I am not sure how much data a reasonably useful model needs to to achieve stable results. Hence, I think starting with a pre-trained model might be better.
1) There is no issue with introducing new dependencies (it will be an optional dependency for people who want to use this part of the framework). I would avoid small DL frameworks though, and if there is something that is nearly as good but simpler I'd always go for that (in practice it is ok to get 1.0% less accuracy but have a way simpler model and shorter training times).
2) Completely agree, would need to be evaluated though (if a simple domain specific model outperforms komplex pre-trained model).
All said, I'd really like this to be part of the framework, no matter which of the two solutions it is.
Currently I'm trying to add a sentiment analysis component into rasa NLU and build a bot with rasa core who can resopnes to pos/neg sentiments accordingly. I've got 2 thoughts also:
1) add the learned sentiment as a slotted entity, and code the actions with diff response to diff sentiment. This looks simple while could work/ 2) feed the sentiment to the featurizer and add it to the dialogue training / response predicting. Then I would be doubting would the sentiment feature be lost in the vast majority of other NLP features, thus my has little impact on the prediction. But indeed this is the "AI" way of doing that.

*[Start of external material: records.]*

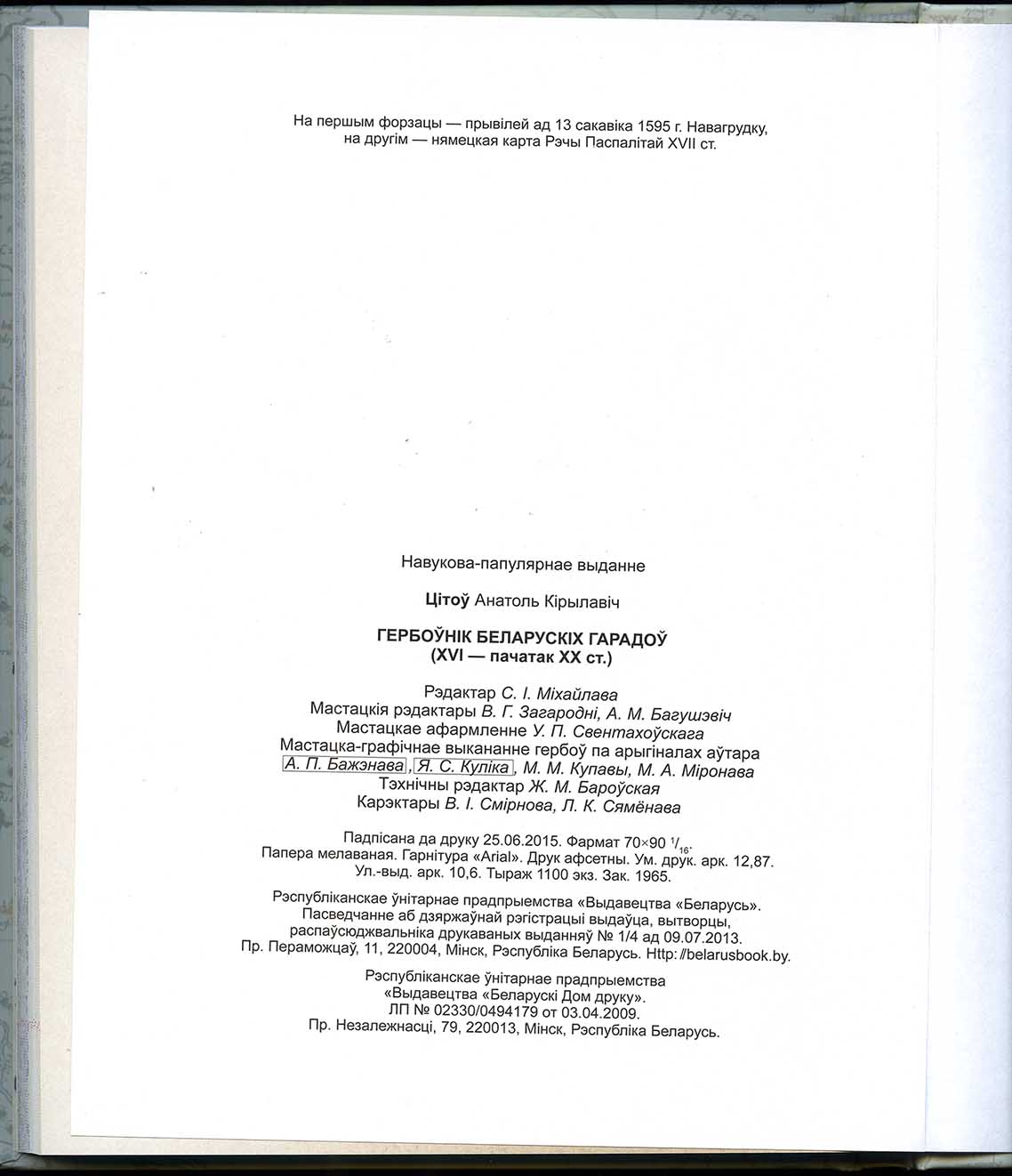 На першым форзацы — прывілей ад 13 сакавіка 1595 г. Навагрудку, на другім — нямецкая карта Рэчы Паспалітай XVII ст.

Навукова-папулярнае выданне

Цітоў Анатоль Кірылавіч

ГЕРБОЎНІК БЕЛАРУСКІХ ГАРАДОЎ
(XVI — пачатак XX ст.)

Рэдактар С. І. Міхайлава
Мастацкія рэдактары В. Г. Загародні, А. М. Багушэвіч
Мастацкае афармленне У. П. Свентахоўскага
Мастацка-графічнае выкананне гербоў па арыгіналах аўтара
А. П. Бажэнава, Я. С. Куліка, М. М. Купавы, М. А. Міронава
Тэхнічны рэдактар Ж. М. Бароўская
Карэктары В. І. Смірнова, Л. К. Сямёнава

Падпісана да друку 25.06.2015. Фармат 70×90 $^1/_{16}$.
Папера мелаваная. Гарнітура «Arial». Друк афсетны. Ум. друк. арк. 12,87.
Ул.-выд. арк. 10,6. Тыраж 1100 экз. Зак. 1965.

Рэспубліканскае ўнітарнае прадпрыемства «Выдавецтва «Беларусь».
Пасведчанне аб дзяржаўнай рэгістрацыі выдаўца, вытворцы, распаўсюджвальніка друкаваных выданняў № 1/4 ад 09.07.2013.
Пр. Пераможцаў, 11, 220004, Мінск, Рэспубліка Беларусь. Http: //belarusbook.by.

Рэспубліканскае ўнітарнае прадпрыемства
«Выдавецтва «Беларускі Дом друку».
ЛП № 02330/0494179 от 03.04.2009.
Пр. Незалежнасці, 79, 220013, Мінск, Рэспубліка Беларусь.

What do you think of that?
The reason I never followed up on this issue is that I came to the conclusion that it was not a good idea. At this time at least, no accessible model was accurate enough to be used on a conversation. It's not a problem to be wrong sometimes when you need agrregate results on 1000s of tweets, but if you're wrong in a conversation, 100% of your conversation is a failure.
Plus, available datasets seemed really too biased to be applied to a general conversation model, and simple models are just not good enough.
In the end, training intents that convey the idea of frustration turned out easy and reliable, and that's my recommendation to those trying to use sentiment to shape a conversation
@amn41 i'd say this issue isn't relevant any more right?
Create a component that adds sentiment analysis of the messages.
E.g. using spacy there is already an example available that does that (https://explosion.ai/blog/spacy-deep-learning-keras#deep-learning)